Render Jupyter Notebooks in Metaflow Cards

Project description

metaflow-card-notebook

Use @card(type='notebook') to programatically run & render notebooks in your Flows.

metaflow-card-notebook
Motivation
Installation
Example: Model Dasbhoard
Usage
Customized Rendering
Common Issues

Motivation

You may have seen this series of blog posts that have been written about Notebook Infrastructure at Netflix. Of particular interest is how notebooks are programatically run, often in DAGs, to generate reports and dashboards:

Exeucted Paramterized Notebooks	Notebooks in DAGs	Managing Dependencies & Scheduling

This way of generating reports and dasbhoards is very compelling, as it lets data scientists create content using environments and tools that they are familiar with. With @card(type='notebook') you can programatically run and render notebooks as part of a DAG., This card allows you to accomplish the following with an easy to use API:

Run notebook(s) programatically in your Metaflow DAGs.
Access data from any step in your DAG so you can visualize it or otherwhise use it to generate reports in a notebook.
Render your notebooks as reports or model cards that can be embedded in various apps.
Inject custom parameters into your notebook for execution.
Ensure that notebook outputs are reproducible.

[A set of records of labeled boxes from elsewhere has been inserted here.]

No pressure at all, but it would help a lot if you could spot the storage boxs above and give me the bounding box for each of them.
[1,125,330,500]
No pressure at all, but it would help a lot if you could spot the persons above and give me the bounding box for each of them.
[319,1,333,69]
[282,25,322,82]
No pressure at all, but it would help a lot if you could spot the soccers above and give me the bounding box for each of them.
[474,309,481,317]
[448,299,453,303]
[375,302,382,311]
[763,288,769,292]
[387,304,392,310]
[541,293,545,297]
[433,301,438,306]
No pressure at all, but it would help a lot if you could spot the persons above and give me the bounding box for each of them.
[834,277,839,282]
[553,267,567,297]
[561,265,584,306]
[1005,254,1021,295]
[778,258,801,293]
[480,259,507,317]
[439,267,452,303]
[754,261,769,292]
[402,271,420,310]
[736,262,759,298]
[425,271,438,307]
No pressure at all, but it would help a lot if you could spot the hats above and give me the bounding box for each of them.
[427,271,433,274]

Addiontally, you can use all of the features of Metaflow to manage execution of notebooks, for example:

Managing dependencies (ex: @conda)
Requesting compute (ex: @resources)
Parallel execution (ex: foreach)
etc.

For example, here is a screenshot of report you will be able to generate if you follow the steps below:

Installation

pip install metaflow-card-notebook

Example: Model Dasbhoard

Before diving into how this card works, it is instructive to run a example to whet your appetite. To run the example, follow the below steps:

Change into the example directory:
```
cd example
```
Run the example flow
```
python model_dashboard.py run
```
View the card created by the DAG you just ran:
```
python model_dashboard.py card nb_auto 
```
You will be presented with a simple dashboard:

To learn how to use this in your own workflows, proceed to the Usage section.

Usage

Step 1: Prepare your notebook

The notebook card injects the following three variables into your notebook:

run_id
task_id
flow_name

You can use these variables to retrieve the data you need from a Flow. It is recommended that the first cell in your notebook defines these variables, and that you designate this cell with the tag parameters.

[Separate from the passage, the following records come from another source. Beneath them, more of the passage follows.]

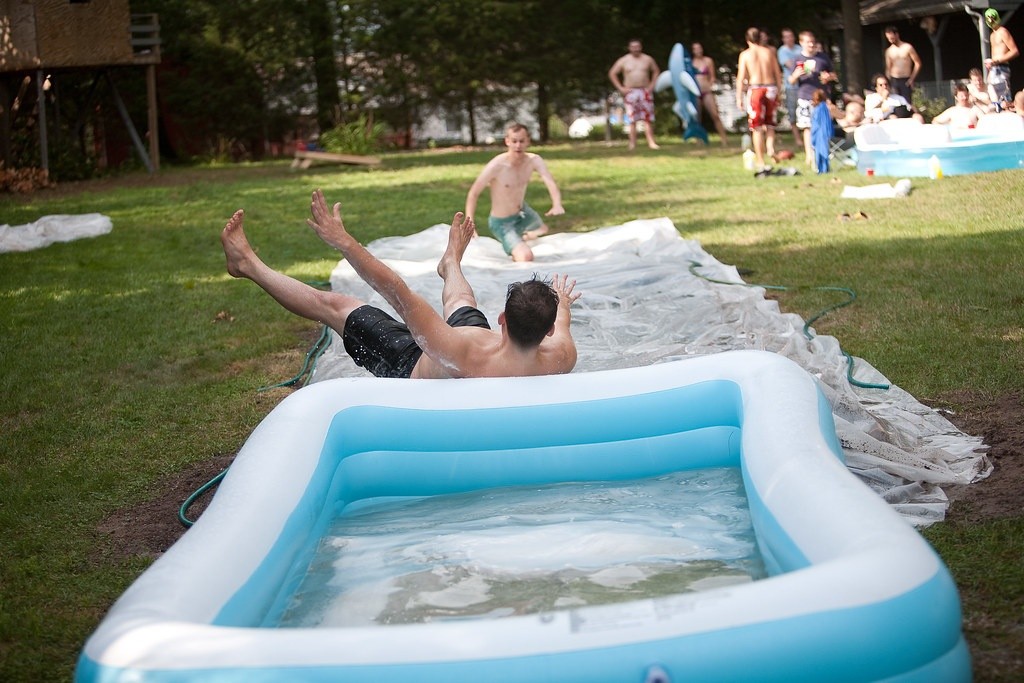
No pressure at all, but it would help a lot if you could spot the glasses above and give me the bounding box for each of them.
[879,82,889,87]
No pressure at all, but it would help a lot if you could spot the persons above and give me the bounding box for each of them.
[221,189,582,378]
[466,124,564,261]
[609,9,1024,170]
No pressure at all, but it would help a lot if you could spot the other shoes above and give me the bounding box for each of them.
[830,174,844,183]
[791,181,820,196]
[841,209,870,225]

For example of this, see tests/nbflow.ipynb:

Step 2: Prepare your flow with the notebook card

You can render cards from notebooks using the @card(type='notebook') decorator on a step. For example, in tests/nbflow.py, the notebook tests/nbflow.ipynb is run and rendered programatically:

from metaflow import step, current, FlowSpec, Parameter, card

class NBFlow(FlowSpec):

    exclude_nb_input = Parameter('exclude_nb_input', default=True, type=bool)

    @step
    def start(self):
        self.data_for_notebook = "I Will Print Myself From A Notebook"
        self.next(self.end)
    
    @card(type='notebook')
    @step
    def end(self):
        self.nb_options_dict = dict(input_path='nbflow.ipynb', exclude_input=self.exclude_nb_input)

if __name__ == '__main__':
    NBFlow()

Note how the start step stores some data that we want to access from a notebook later. We will discuss how to access this data from a notebook in the next step.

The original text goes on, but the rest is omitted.